Cliënte, verdacht van rijden onder invloed op de snelweg waardoor zij haar auto niet behoorlijk kon besturen, vrijgesproken.
Cliënte is van de snelweg gehaald door de politie, na een melding dat zij met haar auto tegen de vangrails was gereden, waardoor de politie vermoedde dat zij onder invloed van mogelijk verdovende middelen was. Zij werd aangehouden en bekende desgevraagd in de politiebus verdovende middelen te hebben gebruikt. Dit gebeurde echter zonder haar mede te delen dat zij – als verdachte – niet tot antwoorden verplicht was. Aldus was haar verklaring onrechtmatig verkregen, zo betoogde de verdediging bij de politierechter in Den Haag.

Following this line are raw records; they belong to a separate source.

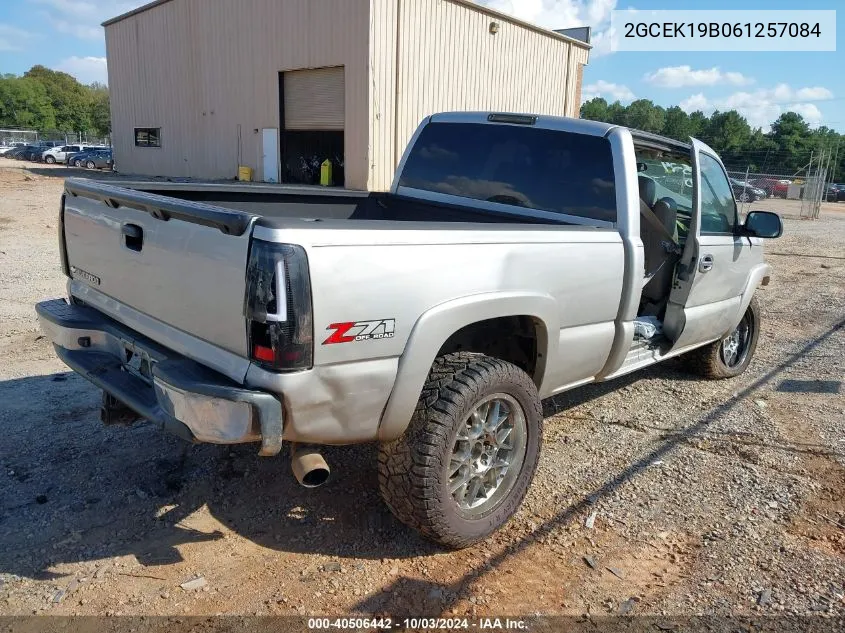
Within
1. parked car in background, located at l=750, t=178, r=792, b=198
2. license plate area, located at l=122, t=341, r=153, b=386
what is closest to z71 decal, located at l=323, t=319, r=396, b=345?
license plate area, located at l=122, t=341, r=153, b=386

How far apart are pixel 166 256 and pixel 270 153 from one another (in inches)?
859

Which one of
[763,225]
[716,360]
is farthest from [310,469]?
[716,360]

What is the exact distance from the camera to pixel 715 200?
500cm

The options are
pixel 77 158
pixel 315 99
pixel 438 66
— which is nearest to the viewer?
pixel 438 66

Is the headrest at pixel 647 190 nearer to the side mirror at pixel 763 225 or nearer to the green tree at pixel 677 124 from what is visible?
the side mirror at pixel 763 225

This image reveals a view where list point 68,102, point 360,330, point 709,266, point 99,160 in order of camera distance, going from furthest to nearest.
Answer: point 68,102
point 99,160
point 709,266
point 360,330

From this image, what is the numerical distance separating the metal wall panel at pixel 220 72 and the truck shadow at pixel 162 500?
16546mm

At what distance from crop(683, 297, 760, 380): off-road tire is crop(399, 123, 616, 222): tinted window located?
2294 mm

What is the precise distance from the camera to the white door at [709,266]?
4676mm

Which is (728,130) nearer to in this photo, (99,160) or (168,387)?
(99,160)

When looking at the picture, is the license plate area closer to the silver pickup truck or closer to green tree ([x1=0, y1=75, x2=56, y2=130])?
the silver pickup truck

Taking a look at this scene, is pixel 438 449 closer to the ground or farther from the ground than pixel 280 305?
closer to the ground

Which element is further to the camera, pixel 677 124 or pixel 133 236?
pixel 677 124

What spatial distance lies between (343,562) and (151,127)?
99.6 feet
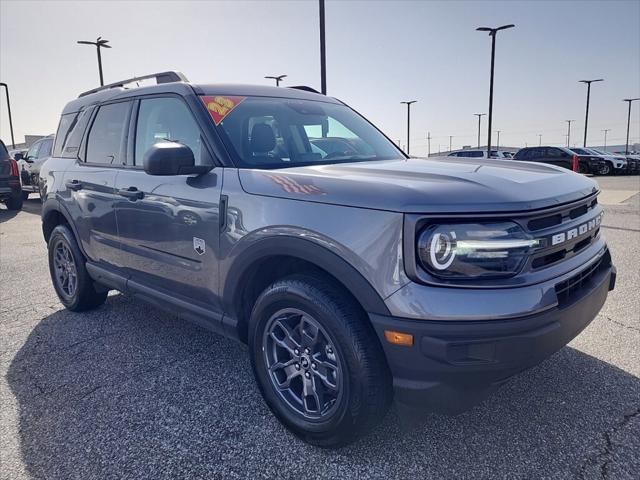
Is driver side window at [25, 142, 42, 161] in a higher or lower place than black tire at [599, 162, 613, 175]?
higher

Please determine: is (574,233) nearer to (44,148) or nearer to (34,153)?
(44,148)

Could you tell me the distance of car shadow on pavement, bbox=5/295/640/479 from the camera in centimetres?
223

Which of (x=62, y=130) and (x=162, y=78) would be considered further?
(x=62, y=130)

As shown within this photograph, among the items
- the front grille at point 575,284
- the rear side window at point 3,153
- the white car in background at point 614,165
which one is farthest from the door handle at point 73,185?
the white car in background at point 614,165

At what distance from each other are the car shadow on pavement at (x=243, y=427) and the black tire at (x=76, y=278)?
2.96 feet

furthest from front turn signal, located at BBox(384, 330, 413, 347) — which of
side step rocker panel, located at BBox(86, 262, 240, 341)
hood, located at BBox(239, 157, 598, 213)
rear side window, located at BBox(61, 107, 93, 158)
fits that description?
rear side window, located at BBox(61, 107, 93, 158)

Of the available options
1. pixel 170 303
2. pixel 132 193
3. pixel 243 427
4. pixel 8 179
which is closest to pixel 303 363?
pixel 243 427

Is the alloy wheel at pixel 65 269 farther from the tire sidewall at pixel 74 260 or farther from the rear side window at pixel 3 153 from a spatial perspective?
the rear side window at pixel 3 153

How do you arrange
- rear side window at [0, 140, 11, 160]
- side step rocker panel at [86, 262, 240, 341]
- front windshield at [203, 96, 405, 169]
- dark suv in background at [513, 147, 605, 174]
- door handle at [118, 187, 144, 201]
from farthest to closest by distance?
dark suv in background at [513, 147, 605, 174] → rear side window at [0, 140, 11, 160] → door handle at [118, 187, 144, 201] → front windshield at [203, 96, 405, 169] → side step rocker panel at [86, 262, 240, 341]

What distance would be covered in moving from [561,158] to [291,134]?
23.0m

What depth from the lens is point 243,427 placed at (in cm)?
257

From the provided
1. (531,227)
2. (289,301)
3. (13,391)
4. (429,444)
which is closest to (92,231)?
(13,391)

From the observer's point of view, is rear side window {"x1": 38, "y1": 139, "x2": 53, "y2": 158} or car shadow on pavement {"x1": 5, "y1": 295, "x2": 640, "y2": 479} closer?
car shadow on pavement {"x1": 5, "y1": 295, "x2": 640, "y2": 479}

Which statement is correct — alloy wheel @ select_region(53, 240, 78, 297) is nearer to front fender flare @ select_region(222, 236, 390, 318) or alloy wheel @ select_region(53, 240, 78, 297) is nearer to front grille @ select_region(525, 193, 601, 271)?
front fender flare @ select_region(222, 236, 390, 318)
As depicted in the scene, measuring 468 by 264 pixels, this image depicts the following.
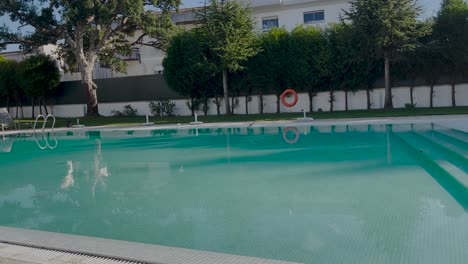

Op het politiebureau aangekomen, werd zij verhoord, doch is zij niet op correcte wijze gewezen op haar recht op een advocaat voorafgaand aan het verhoor. Ook die verklaring was aldus onrechtmatig. Daarna is zij onderworpen aan een urinecontrole. Urinecontroles zijn bruikbaar om de enkele aanwezigheid van verdovende middelen aan te tonen, maar geven geen goede indruk over de mate waarin een persoon beïnvloed is op het moment van urinemonstername.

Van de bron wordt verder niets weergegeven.